UN Secretary-General Antonio Guterres hailed the selection of the interim leadership as a breakthrough that followed a long process of negotiation that began to bear fruit when the 5+5 Joint Military Commission agreed a ceasefire in October last year.

“The very fact that the ceasefire has been holding, even with a huge military presence and very heavy equipment on both sides, is a signal of hope,” he said after the announcement of the result of the LPDF vote.

“I believe it is a duty of everybody to do everything possible to transform that hope into reality.”

He called on all foreign fighters and mercenaries to “move first to Tripoli and Benghazi and then leave the country,” in accordance with the timeline set by the road map agreed during peace talks in Tunis in November.

“It’s not rocket science,” said Williams. “Those who brought the forces in can take them out.”

Libya descended into civil war after the NATO-backed uprising in 2011 that ousted dictator Muammar Qaddafi. Fighting in recent years pitted the GNA against the forces of eastern military commander Khalifa Haftar. Each side received support from competing regional powers.

Williams said that Haftar was represented at the Geneva talks and that his representatives in the forum supported the political process.

The members of the interim authority are not eligible to stand as candidates in December’s elections. The new unified executive will launch a national reconciliation process “promoting the culture of amnesty and tolerance, in parallel with truth-seeking and reparation,” according to the Tunis road map.

It must also fully implement the ceasefire agreement and reopen the coastal road in the country, which is critical for the delivery of basic services and the free movement of goods and people.

The interim authority is also tasked with preparing for the reunification of Libya’s economic and financial institutions, tackling the dire living conditions many Libyans have been forced to endure, and enacting economic reforms needed to ensure a more equitable distribution of oil revenues in the country, which is a member of OPEC. There have been bitter disputes over this issue in the past, which affected production.

Blockades cut the flow of oil to almost nothing last year before production rebounded to more than 1 million barrels a day after the blockade was lifted in September.

Williams said: “There’s a great deal of momentum in these tracks. The train has left the station; now it is incumbent on the international community to support the decision that the Libyans have taken today.”

The EU, Libya’s main trading partner, pledged to fully support the interim authority.

“This is already an impressive exercise in transparency, compromise, and commitment to national unity and reconciliation,” Jose Antonio Sabadell, the EU’s envoy to Tripoli, said in a message posted on Twitter.

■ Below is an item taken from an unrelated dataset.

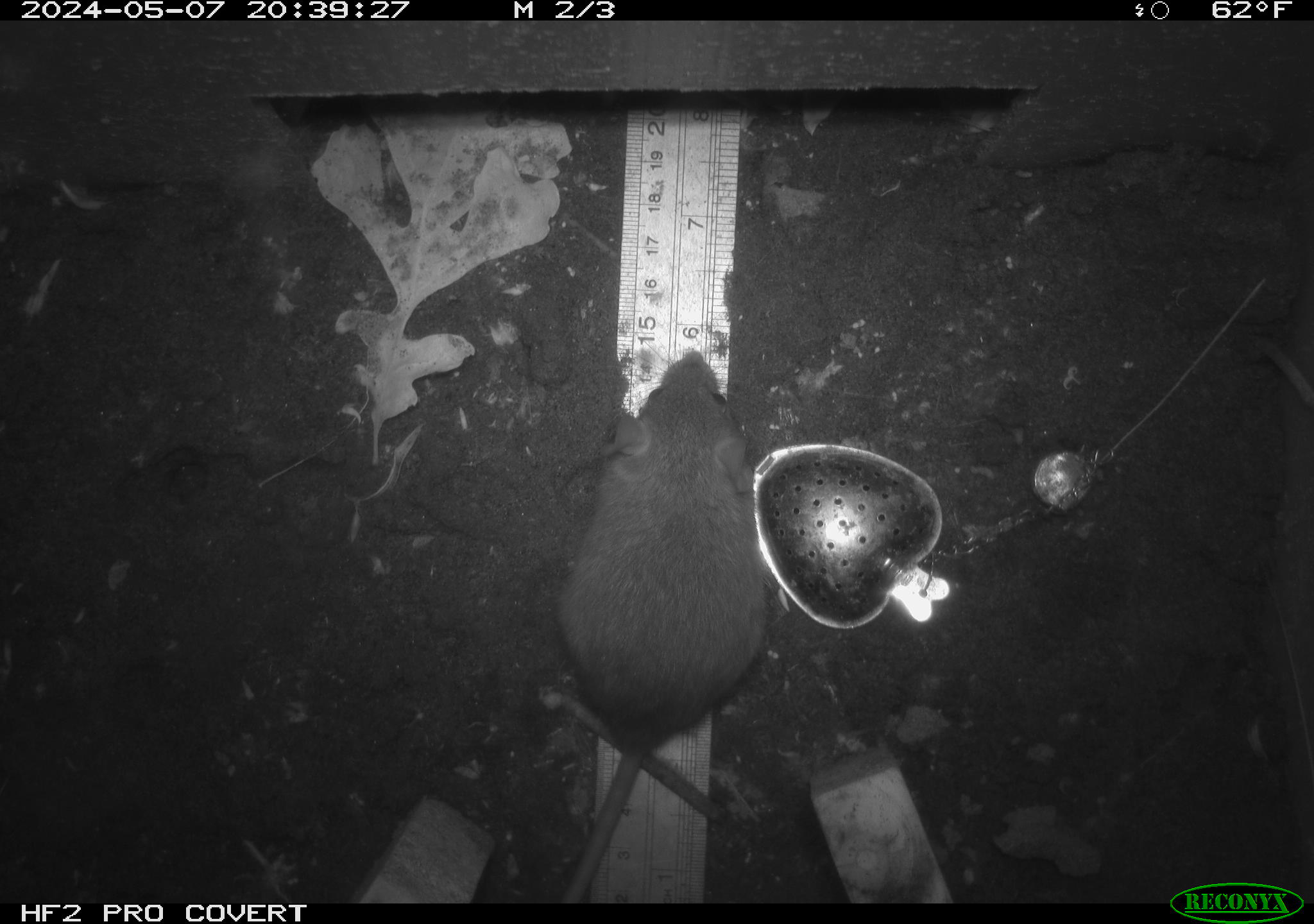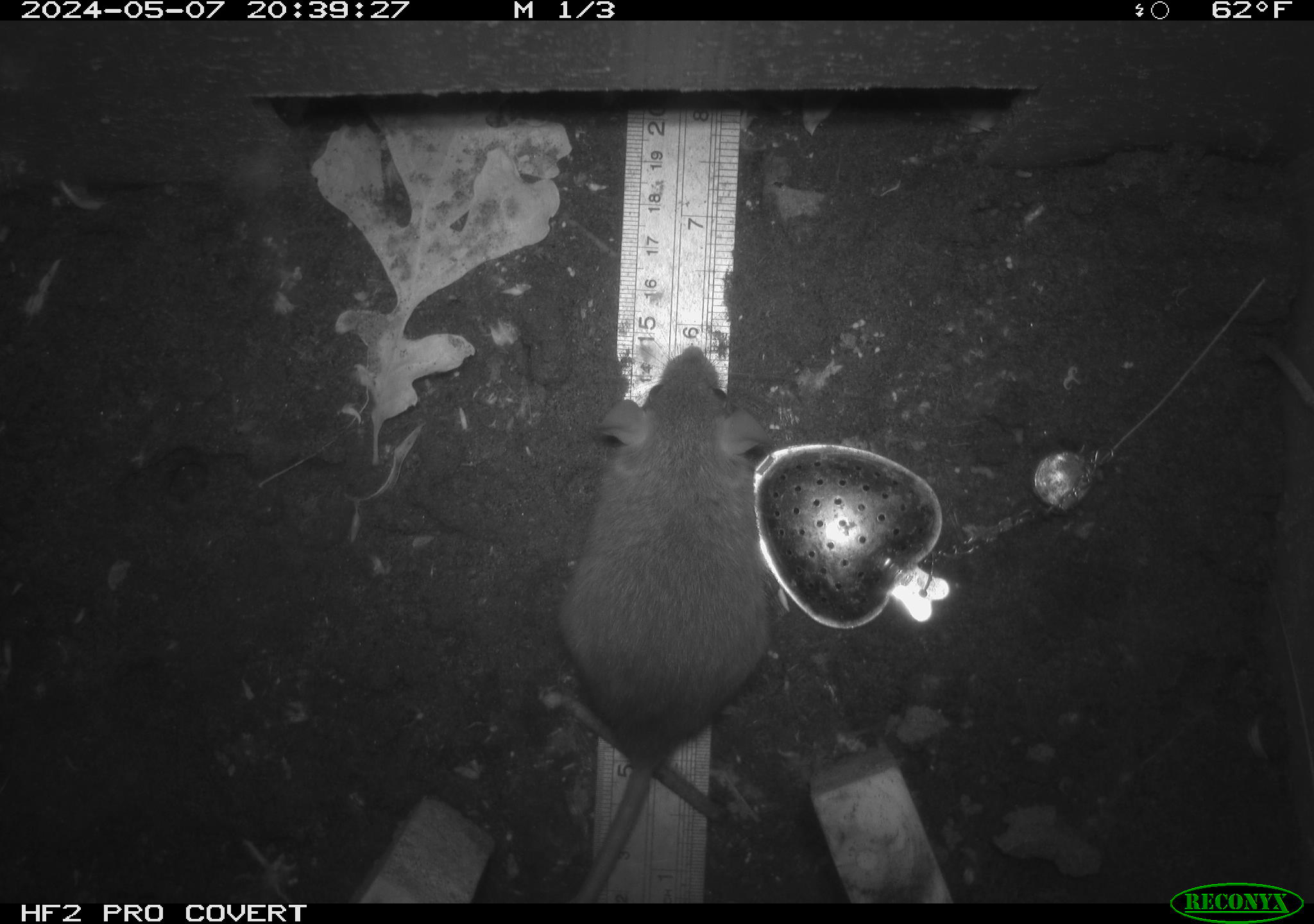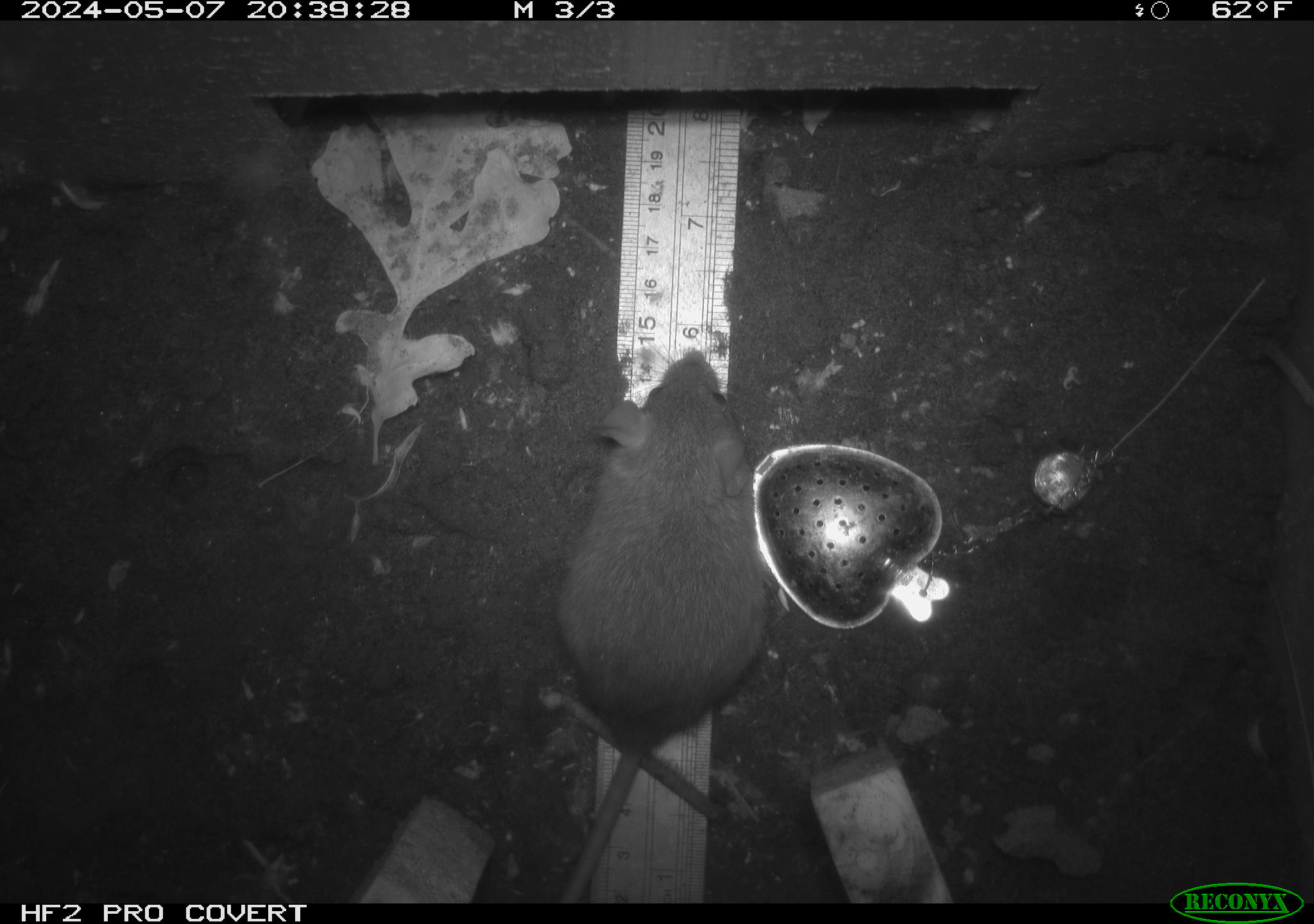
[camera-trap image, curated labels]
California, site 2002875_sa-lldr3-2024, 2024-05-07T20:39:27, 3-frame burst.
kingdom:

Jan Kubis, who was appointed the UN’s special envoy to Libya last month, will now take over from Williams, who thanked her predecessor, Ghassan Salame, for initiating the current intra-Libyan peace process.

She concluded by once again calling on the international community, which united in support during the Berlin International Conference on Libya in January last year, to continue to support the Libyan people, listen to them and reinforce their decisions.

She added: “We have accompanied (the Libyans) on this journey, a journey that at the end of the road is national elections, Dec. 24 this year — and that is really a solemn obligation that everybody needs to work to fulfill.”